Diese Unsicherheiten wurden jetzt größtenteils mit dem neuen § 15 b Abs. 2 InsO beseitigt. Dieser stellt – entgegen der BGH-Linie – klar, dass ein Geschäftsleiter, Zahlungen zur Aufrechterhaltung des Betriebes leisten darf. Und das solange, wie er seinen insolvenzrechtlichen Pflichten nachkommt. Dies gilt auch und gerade für Zahlungen auf Dienstleistungen.

Zu beachten ist, dass diese Privilegierung in § 15 b Abs. 3 InsO ausschließlich für den Zeitraum bis zum Ende der Insolvenzantragsfrist nach § 15 a InsO gilt. Hiernach muss der Antrag auf Eröffnung des Insolvenzverfahrens „ohne schuldhaftes Zögern“, also grundsätzlich sofort gestellt werden. Spätestens jedoch bei Zahlungsunfähigkeit innerhalb von drei Wochen. Bei Überschuldung gilt die Frist von sechs Wochen – solange Maßnahmen eingeleitet werden, die einer Sanierung dienen.

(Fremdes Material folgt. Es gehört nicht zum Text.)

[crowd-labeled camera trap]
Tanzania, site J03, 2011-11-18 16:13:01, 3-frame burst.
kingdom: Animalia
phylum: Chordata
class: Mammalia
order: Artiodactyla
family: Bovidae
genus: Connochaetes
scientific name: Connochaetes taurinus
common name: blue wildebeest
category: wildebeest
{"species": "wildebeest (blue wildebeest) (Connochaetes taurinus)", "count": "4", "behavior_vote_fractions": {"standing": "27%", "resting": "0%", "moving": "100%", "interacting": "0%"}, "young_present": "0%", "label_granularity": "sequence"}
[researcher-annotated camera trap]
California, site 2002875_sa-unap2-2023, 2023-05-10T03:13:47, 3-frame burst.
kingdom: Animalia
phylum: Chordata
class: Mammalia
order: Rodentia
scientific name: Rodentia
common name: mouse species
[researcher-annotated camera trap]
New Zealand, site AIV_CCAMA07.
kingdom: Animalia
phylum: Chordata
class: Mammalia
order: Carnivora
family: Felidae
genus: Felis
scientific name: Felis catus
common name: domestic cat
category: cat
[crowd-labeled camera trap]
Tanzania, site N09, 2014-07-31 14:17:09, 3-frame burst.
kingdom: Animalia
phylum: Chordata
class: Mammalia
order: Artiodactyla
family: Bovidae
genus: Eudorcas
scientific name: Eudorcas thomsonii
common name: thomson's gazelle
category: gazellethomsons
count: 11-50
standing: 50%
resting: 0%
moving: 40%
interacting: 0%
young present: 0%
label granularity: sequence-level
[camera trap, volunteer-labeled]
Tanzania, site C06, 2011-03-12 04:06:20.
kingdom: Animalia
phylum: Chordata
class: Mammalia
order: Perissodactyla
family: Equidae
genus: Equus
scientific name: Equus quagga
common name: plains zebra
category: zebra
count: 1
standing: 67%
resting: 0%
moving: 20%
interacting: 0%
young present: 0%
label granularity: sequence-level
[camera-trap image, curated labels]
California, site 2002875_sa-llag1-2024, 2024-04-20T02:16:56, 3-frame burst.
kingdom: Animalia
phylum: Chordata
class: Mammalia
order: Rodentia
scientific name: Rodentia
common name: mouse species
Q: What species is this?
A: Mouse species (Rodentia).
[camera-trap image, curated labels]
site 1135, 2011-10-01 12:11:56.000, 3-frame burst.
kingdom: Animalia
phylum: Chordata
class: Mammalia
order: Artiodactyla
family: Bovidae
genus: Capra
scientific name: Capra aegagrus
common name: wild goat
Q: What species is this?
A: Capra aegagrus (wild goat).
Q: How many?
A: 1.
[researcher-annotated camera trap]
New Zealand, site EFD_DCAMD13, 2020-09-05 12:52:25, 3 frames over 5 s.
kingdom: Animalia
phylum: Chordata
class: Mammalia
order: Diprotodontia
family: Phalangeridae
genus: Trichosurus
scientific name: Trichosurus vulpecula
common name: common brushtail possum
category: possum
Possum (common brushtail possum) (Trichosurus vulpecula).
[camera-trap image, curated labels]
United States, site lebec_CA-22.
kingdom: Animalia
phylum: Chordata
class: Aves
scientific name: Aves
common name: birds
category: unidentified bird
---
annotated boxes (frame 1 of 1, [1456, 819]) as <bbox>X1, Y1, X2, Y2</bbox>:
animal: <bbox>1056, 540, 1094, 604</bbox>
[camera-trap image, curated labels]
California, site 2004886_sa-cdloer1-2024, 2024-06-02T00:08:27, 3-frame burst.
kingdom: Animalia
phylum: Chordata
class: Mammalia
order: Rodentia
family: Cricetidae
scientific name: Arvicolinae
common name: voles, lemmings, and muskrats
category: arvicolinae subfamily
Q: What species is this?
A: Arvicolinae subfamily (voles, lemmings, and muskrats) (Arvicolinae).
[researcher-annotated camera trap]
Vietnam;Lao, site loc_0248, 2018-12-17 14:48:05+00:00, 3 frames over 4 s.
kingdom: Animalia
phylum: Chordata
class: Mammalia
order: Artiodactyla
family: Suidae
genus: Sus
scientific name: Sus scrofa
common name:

Keine Haftung bei Zahlung auf strafbewehrte Steuer- oder Sozialversicherungsverbindlichkeiten
Darüber hinaus trägt der Gesetzgeber jetzt dem Umstand Rechnung, dass Geschäftsleiter zwischen Antragstellung und Entscheidung des Insolvenzgerichts über die Insolvenzeröffnung in einer Zwangslage stehen. Auf der einen Seite bestehen für sie diverse strafbewehrte Zahlungspflichten (z. B. Steuerzahlung oder die Abführung von Sozialversicherungsbeiträgen), auf der anderen Seite aber darf der Geschäftsleiter diesen Pflichten zur Vermeidung eigener Haftung (z. B. nach § 69 Abs. 1 AO) nicht mehr nachkommen. Dieser Pflichtenkollision kann sich der Geschäftsleiter nun nach § 15 b Abs. 8 InsO dadurch entziehen, dass er rechtzeitig einen Insolvenzantrag stellt.

Lediglich noch Haftung in Höhe des tatsächlich entstandenen Schadens und D&O-Versicherung
Eine weitere Neuerung schafft das SanInsFoG in Bezug auf den Haftungsumfang. Die Geschäftsleitung kann jetzt die Vermutung eines Gesamtgläubigerschadens in Höhe der verbotswidrigen Zahlungen widerlegen. Sie haftet damit lediglich noch in Höhe des tatsächlich entstandenen Schadens. Allerdings muss die Geschäftsleitung dafür nach § 15 b Abs. 4 InsO nachweisen, dass der tatsächliche Schaden geringer ist als die Gesamthöhe der geleisteten Zahlungen. Zudem wird teilweise die Meinung vertreten, dass aus der Neuformulierung des § 15 b Abs. 4 InsO, der von einem Schaden der Gläubigerschaft spricht, folge, die Ersatzpflicht sei als Schadensersatzanspruch ausgestaltet und auch von einer D&O-Versicherung abgedeckt.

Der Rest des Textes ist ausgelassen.